We have much to be grateful for.

A forgiveness totally free to us but at such great cost to the Father. Let’s not make the mistake of thinking that Jesus is the nice kind one and that God is the rather severe wrathful one. John corrects us if we were to think such a thing in 1 John 3:9-10 where he writes:

‘In this the love of God was made manifest among us, that God sent his only Son into the world, so that we might live through Him. In this is love, not that we have loved God but that he loved us and sent his son to be the propitiation for our sins.’

God is not a God who approves of and demands child sacrifice of us. On the contrary, Genesis 22 makes clear his love is such that he provides the sacrifice we require.

Nor let us come up with any silly nonsensical notion that God the Father is guilty of some form of ‘cosmic child abuse’. Remember the Father and the Son are one, [John 10:30] and that Jesus was a willing sacrifice who, we are are told in Hebrews 12:2,

”for the joy that was set before him endured the cross, despising the shame,’

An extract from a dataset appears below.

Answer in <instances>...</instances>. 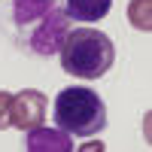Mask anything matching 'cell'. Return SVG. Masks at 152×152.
Segmentation results:
<instances>
[{"mask_svg":"<svg viewBox=\"0 0 152 152\" xmlns=\"http://www.w3.org/2000/svg\"><path fill=\"white\" fill-rule=\"evenodd\" d=\"M128 15H131V24L137 31H149L152 28V21H149V0H134Z\"/></svg>","mask_w":152,"mask_h":152,"instance_id":"obj_7","label":"cell"},{"mask_svg":"<svg viewBox=\"0 0 152 152\" xmlns=\"http://www.w3.org/2000/svg\"><path fill=\"white\" fill-rule=\"evenodd\" d=\"M12 18L34 55H55L70 31L67 12L55 0H15Z\"/></svg>","mask_w":152,"mask_h":152,"instance_id":"obj_1","label":"cell"},{"mask_svg":"<svg viewBox=\"0 0 152 152\" xmlns=\"http://www.w3.org/2000/svg\"><path fill=\"white\" fill-rule=\"evenodd\" d=\"M113 9V0H67L64 12L70 21H100Z\"/></svg>","mask_w":152,"mask_h":152,"instance_id":"obj_6","label":"cell"},{"mask_svg":"<svg viewBox=\"0 0 152 152\" xmlns=\"http://www.w3.org/2000/svg\"><path fill=\"white\" fill-rule=\"evenodd\" d=\"M52 119L61 131L73 137H94L107 128V104L91 88L70 85L64 91H58L52 104Z\"/></svg>","mask_w":152,"mask_h":152,"instance_id":"obj_3","label":"cell"},{"mask_svg":"<svg viewBox=\"0 0 152 152\" xmlns=\"http://www.w3.org/2000/svg\"><path fill=\"white\" fill-rule=\"evenodd\" d=\"M61 67L79 79H100L116 61L113 40L97 28H73L61 43Z\"/></svg>","mask_w":152,"mask_h":152,"instance_id":"obj_2","label":"cell"},{"mask_svg":"<svg viewBox=\"0 0 152 152\" xmlns=\"http://www.w3.org/2000/svg\"><path fill=\"white\" fill-rule=\"evenodd\" d=\"M46 122V94L37 88H24V91L12 94V107H9V128L18 131H31L37 125Z\"/></svg>","mask_w":152,"mask_h":152,"instance_id":"obj_4","label":"cell"},{"mask_svg":"<svg viewBox=\"0 0 152 152\" xmlns=\"http://www.w3.org/2000/svg\"><path fill=\"white\" fill-rule=\"evenodd\" d=\"M9 107H12V94L0 91V131L9 128Z\"/></svg>","mask_w":152,"mask_h":152,"instance_id":"obj_8","label":"cell"},{"mask_svg":"<svg viewBox=\"0 0 152 152\" xmlns=\"http://www.w3.org/2000/svg\"><path fill=\"white\" fill-rule=\"evenodd\" d=\"M28 149L31 152H70L73 143L67 131H52V128H43V125H37V128L28 131Z\"/></svg>","mask_w":152,"mask_h":152,"instance_id":"obj_5","label":"cell"}]
</instances>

So the Bible is not first and foremost a book that tells us how to live. Yes the Bible does give us laws to live by and we should listen to those laws, but first and foremost the Bible is about Jesus – both Old and New Testament – and about what he has done to save us when we do not live as we should. We should not read the story of Abraham and Isaac and primarily take from it that we should be prepared to sacrifice what is most important to us for God. Rather we should see in this story how God sacrificed what was most important to Him to secure our forgiveness.

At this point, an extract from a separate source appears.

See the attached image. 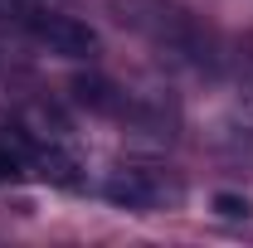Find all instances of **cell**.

But can we be sure that God will really forgive us? Look at Genesis 22 v16. A second time the angel of the Lord calls from heaven and says:

‘By myself I have sworn, declares the Lord, because you have done this and have not withheld your son, your only son, I will surely bless you…

And God goes on to confirm that he will keep his promises that he made to Abraham

‘…because you [Abraham] have obeyed my voice.’

Abraham’s obedience as it were secured God’s promises. Abraham’s obedience was an obedience that came from faith – an obedience that proved Abraham’s faith – a faith in those same promises of God.

Similarly Christ’s obedience secures all of God’s promises of blessing to us.

It is not our obedience that secures anything – it is Christ’s obedience that matters. In 2 Corinthians 1:20, Paul tell us,

‘For all the promises of God find their Yes in him. That is why it is through him that we utter our Amen to God for his glory.’

Because of Jesus – his perfect life, his death on a cross, and his resurrection on the third day – we can be certain that all the promises of God for us will be fulfilled.

And so we see in Genesis 22 both law and gospel. The law exposes our need for salvation and drives us to the cross. And there we find good news – a gospel that has the power to draw from us the obedience that comes from faith.

We must not trust in our devotion to God for salvation. Believe me, our devotion doesn’t come close to meriting God’s favour. Rather we must trust that it is what Jesus has done for us that justifies us before God.

So let’s rejoice that his perfect life is credited to us – providing us with the perfect righteousness we require to be acceptable before God, the righteousness that means He can look on us just as if we had always always obeyed.

‘For our sake he made him to be sin who knew no sin, so that in him we might become the righteousness of God’ [2 Corinthians 5:21]

And let’s rejoice that our sins were laid on Jesus and that his willing sacrificial death paid the penalty that is justly deserved for every sin we have ever committed – and will ever commit. A sacrifice that means that God can look on us just as if we had never sinned

Believe this good news today and we might just find we obey a little more than we have before. That would be the obedience that comes from faith.

Jesus is the hero of our salvation – not us It’s all about what he has done – not about what we do. Let’s have faith in Jesus – the one who has secured the promise that all who call on the name of the Lord will be saved.